孤独の闇と二人の剣舞1
ユイナは舞姫学校の制服を入れた荷袋を両腕で抱き締め、前方の木々に肩をあずけるようにして林の中を進んでいた。ひざがカクカクと震えていて、地面を踏む足が定まらない。木々にもたれかかっていないと、すぐにでも倒れてしまいそうだった。

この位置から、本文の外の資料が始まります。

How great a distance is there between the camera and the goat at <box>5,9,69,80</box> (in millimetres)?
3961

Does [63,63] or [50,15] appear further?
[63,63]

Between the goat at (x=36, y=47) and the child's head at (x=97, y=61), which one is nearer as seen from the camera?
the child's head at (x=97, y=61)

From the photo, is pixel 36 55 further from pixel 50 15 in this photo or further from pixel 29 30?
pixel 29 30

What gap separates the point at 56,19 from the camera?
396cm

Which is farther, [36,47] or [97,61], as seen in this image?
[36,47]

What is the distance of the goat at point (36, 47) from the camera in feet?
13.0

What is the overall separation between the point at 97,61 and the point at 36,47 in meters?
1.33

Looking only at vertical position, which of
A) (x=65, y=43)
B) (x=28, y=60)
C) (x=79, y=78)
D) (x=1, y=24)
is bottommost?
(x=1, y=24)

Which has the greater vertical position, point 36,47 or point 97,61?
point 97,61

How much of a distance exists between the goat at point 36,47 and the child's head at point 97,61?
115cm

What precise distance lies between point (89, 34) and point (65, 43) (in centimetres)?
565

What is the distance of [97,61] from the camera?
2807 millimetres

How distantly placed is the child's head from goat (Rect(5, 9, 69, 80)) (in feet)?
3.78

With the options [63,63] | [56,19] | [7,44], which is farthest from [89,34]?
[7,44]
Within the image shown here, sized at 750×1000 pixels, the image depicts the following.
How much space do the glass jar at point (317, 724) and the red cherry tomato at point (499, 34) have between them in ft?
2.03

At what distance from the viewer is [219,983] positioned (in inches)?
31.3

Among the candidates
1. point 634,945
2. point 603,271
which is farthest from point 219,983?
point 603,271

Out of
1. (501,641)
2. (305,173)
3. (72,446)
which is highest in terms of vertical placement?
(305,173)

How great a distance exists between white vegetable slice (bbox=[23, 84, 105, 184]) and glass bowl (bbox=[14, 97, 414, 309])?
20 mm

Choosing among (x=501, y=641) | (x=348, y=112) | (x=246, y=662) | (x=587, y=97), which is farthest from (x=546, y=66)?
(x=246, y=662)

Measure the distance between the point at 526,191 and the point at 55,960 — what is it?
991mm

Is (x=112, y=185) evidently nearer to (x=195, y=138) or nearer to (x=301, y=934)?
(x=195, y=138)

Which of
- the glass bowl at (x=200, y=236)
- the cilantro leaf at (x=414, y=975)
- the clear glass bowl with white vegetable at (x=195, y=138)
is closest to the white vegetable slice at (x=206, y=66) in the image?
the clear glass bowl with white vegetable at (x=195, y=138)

手足は魔力の毒によって麻痺しており、喘ぐような激しい呼吸で胸が張り裂けそうだ。木の幹に背中を預けて休みたい。
しかし、立ち止まるわけにはいかなかった。メリル王女の怪鳥が遠くの空に飛んでいるのが見えた。まだ見つかってはいないが、このままでは時間の問題だ。もしも捕まったら、借金返済のお金も用意できなくなってしまう。だから、痺れる足に鞭を打って林の中を急いでいる。
テンマに見張られていたなんて……。
見張りがいないタイミングを狙ったつもりなのに……。
ユイナは唇を噛み締めて後悔する。
誰にも気付かれないように城を抜け出して、街で舞姫学校の制服を換金してもらい、こっそりと城に戻ってきて借金の返済をするつもりだった。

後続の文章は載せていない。